ElasticSearch

bibibili

于 2024-09-02 23:00:56 发布

阅读量1.4k

点赞数 15

文章标签： es java

本文链接：https://blog.csdn.net/weixin_44098715/article/details/141826389

版权

面向文档存储的，文档数据会被序列化为json格式。倒排索引：

文档：每条数据就是一个文档

词条：文档按照语义分成的词语

字段：Json文档中的字段

索引：同类型文档的集合

映射：索引中文档的约束,比如字段名称、类型

数据库负责事务类型操作

es负责海量数据的搜索，分析，计算

ElasticSearch安装

因为我们还需要部署kibana容器，因此需要让es和kibana容器互联。这里先创建一个网络：

docker network create es-net

将es.tar到虚拟机中，运行命令加载：

# 导入数据
docker load -i es.tar

同理还有kibana的tar包也需要这样做。

运行docker命令，部署单点es：

docker run -d \
    --name es \
    -e "ES_JAVA_OPTS=-Xms512m -Xmx512m" \
    -e "discovery.type=single-node" \
    -v es-data:/usr/share/elasticsearch/data \
    -v es-plugins:/usr/share/elasticsearch/plugins \
    --privileged \
    --network es-net \
    -p 9200:9200 \
    -p 9300:9300 \
elasticsearch:7.12.1

命令解释：

-e "cluster.name=es-docker-cluster"：设置集群名称
-e "http.host=0.0.0.0"：监听的地址，可以外网访问
-e "ES_JAVA_OPTS=-Xms512m -Xmx512m"：内存大小
-e "discovery.type=single-node"：非集群模式
-v es-data:/usr/share/elasticsearch/data：挂载逻辑卷，绑定es的数据目录
-v es-logs:/usr/share/elasticsearch/logs：挂载逻辑卷，绑定es的日志目录
-v es-plugins:/usr/share/elasticsearch/plugins：挂载逻辑卷，绑定es的插件目录
--privileged：授予逻辑卷访问权
--network es-net ：加入一个名为es-net的网络中
-p 9200:9200：端口映射配置

在浏览器中输入：http://你的ip:9200

部署kibana

运行docker命令，部署kibana

docker run -d \
--name kibana \
-e ELASTICSEARCH_HOSTS=http://es:9200 \
--network=es-net \
-p 5601:5601  \
kibana:7.12.1

--network es-net ：加入一个名为es-net的网络中，与elasticsearch在同一个网络中
-e ELASTICSEARCH_HOSTS=http://es:9200"：设置elasticsearch的地址，因为kibana已经与elasticsearch在一个网络，因此可以用容器名直接访问elasticsearch
-p 5601:5601：端口映射配置

kibana启动一般比较慢，需要多等待一会，可以通过命令：

docker logs -f kibana

查看运行日志，

ik分词器

安装：

# 进入容器内部
docker exec -it elasticsearch /bin/bash

# 在线下载并安装
./bin/elasticsearch-plugin  install https://github.com/medcl/elasticsearch-analysis-ik/releases/download/v7.12.1/elasticsearch-analysis-ik-7.12.1.zip

#退出
exit
#重启容器
docker restart elasticsearch

本地load

安装插件需要知道elasticsearch的plugins目录位置，而我们用了数据卷挂载，因此需要查看elasticsearch的数据卷目录，通过下面命令查看:

docker volume inspect es-plugins

显示结果：

[
    {
        "CreatedAt": "2022-05-06T10:06:34+08:00",
        "Driver": "local",
        "Labels": null,
        "Mountpoint": "/var/lib/docker/volumes/es-plugins/_data",
        "Name": "es-plugins",
        "Options": null,
        "Scope": "local"

• **收集材料**
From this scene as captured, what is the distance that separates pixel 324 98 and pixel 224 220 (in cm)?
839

• **练习任务**
1. 在ElasticSearch这篇文本里，kibana启动后用哪条命令查看运行日志？
2. ElasticSearch这篇文本开头给出了哪些概念的定义？请全部列出概念名称。
3. 请接着ElasticSearch这篇文本最后显示的内容继续往下写。

• **参考答案**
1. docker logs -f kibana

2. 文档、词条、字段、索引、映射

3.
    }
]

说明plugins目录被挂载到了：/var/lib/docker/volumes/es-plugins/_data这个目录中。

把ik文件夹上传到-data目录

重启容器

# 4、重启容器
docker restart es
# 查看es日志
docker logs -f es

测试：

IK分词器包含两种模式：

ik_smart：最少切分，智能切分，粗粒度
ik_max_word：最细切分，细粒度

在目录：/var/lib/docker/volumes/es-plugins/_data/ik/config下，IKAnalyzer.cfg.xml文件可以配置扩展词及停用词条文件，在文件中设置要扩展或者停用的词条

索引库操作

type：字段数据类型

字符串：text，keyword

数值：long、integer、shot、byte、double、float

布尔：boolean

日期：date

对象：object

index：是否创建索引，默认为true

analyzer：使用那种分词器

properties：该字段的子字段

创建索引库：

#创建索引库
PUT /索引库名称
{
    "mappings":{
        "properties":{
            "info":{
                "type":"text",
                "analyzer":"ik_smart"
            },
            "email":{
                "type":"keyword",
                "index":false
            },
            "name":{
                "type":"object",
                "properties":{
                    "firstname":{
                        "type":"keyword"
                    },
                    "lastName":{
                        "type":"keyword"
                    }
                }
            }
        }
    }
}
#查询索引库
GET /索引库名称

#删除索引库
DELETE /索引库名称
eg：DELETE /zz

#往索引库新添字段
PUT /zz/_mapping
{
  "properties":{
    "age":{
      "type":"long"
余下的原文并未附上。